The National Strategy for Inner Areas1 (SNAI) (DPS 2013) and now the COVID 19 pandemic situation have reframed the debate on the paradigms of the past, going beyond the opposition between the city and the countryside. Metropolitan cities and countryside towns can be “opposite” in terms of living and working conditions but they can cooperate and become interdependent, preserving different identities: A “co-oppositional strategy” for understanding small towns not so much as just places of consumption for users from larger cities (of nature, traditions, etc.), but above all, as areas that cooperate with cities in innovative production (rural and cultural) and as a model of living that offers renewed ways of welfare and interaction with environment and heritage. The small towns in the inner areas can become an extensive cooperative system of centres connected to productive territories and metropolitan cities, new rur-urban archipelagos in which each town shares housing, public space and facilities, and contributes to a balance between rural, urban and land development (Carta, 2017- 2019).
Branding as strategy for co-creative communities in southern Sicily and the One Euro Houses project in Sambuca di Sicilia
From this background, a change of perspective is needed, addressing inner areas as motors of innovation and test-fields for new dynamics of development, looking at the potentials and resources specifically connected to space, settlements and landscapes (Schröder, Carta, Ferretti, Lino 2018).
Within the framework of the research project B4R Branding4Resilience, tourist infrastructure is used as a tool to enhance small towns by drawing resilient communities and new open habitats”, and the Università degli Studi di Palermo is focusing on the topic of “Co-creative communities”. The study explores the small towns and their communities in the Sicani area in southern Sicily. The project aims to develop explorative scenarios (Ferretti, Schröder 2018) and relational patterns that can open up design-driven knowledge production for larger spatial strategies supporting administrations in the formulation of development policies.
In the understanding of the research project, branding is a complex, socio-political construct composed of a multiple interdependency in spatial and temporal dimensions, among actors, different types of users and stakeholders.
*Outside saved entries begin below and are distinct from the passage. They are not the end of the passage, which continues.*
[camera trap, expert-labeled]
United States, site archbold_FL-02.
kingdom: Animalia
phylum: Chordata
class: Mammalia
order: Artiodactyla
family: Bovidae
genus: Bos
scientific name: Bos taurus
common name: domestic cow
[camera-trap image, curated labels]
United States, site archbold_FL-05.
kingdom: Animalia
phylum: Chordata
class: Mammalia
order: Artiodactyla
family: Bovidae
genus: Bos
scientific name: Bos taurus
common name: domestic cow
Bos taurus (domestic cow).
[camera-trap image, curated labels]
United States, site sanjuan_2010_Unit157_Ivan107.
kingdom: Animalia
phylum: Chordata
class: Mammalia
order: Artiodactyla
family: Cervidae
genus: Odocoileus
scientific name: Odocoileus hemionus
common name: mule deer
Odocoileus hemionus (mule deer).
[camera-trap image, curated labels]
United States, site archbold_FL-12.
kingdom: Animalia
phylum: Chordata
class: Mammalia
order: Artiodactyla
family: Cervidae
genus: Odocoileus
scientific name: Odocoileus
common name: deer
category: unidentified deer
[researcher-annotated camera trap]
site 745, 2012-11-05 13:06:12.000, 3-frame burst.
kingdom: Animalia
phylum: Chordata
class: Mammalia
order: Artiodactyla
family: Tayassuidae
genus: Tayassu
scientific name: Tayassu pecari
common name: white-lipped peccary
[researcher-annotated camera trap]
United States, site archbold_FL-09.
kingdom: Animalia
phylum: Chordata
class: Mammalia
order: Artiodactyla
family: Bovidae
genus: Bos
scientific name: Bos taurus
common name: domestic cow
The branding differs with integrative and participative area plans: It is more concrete in actions as part of evolving strategies, more built on bottom-up strategies, and it uses more spatial and social capital and design. The branding impulse not only catalyses tourism but also the local identity of communities, and promotes the reactivation of small towns through targeted transformations of built heritage and unused building stock, social innovation initiatives, and new forms of production. This would strengthen community resilience, favouring re-settlement in small, depopulated towns and activating “reserves of resilience” and local economies for new sustainable lifestyles.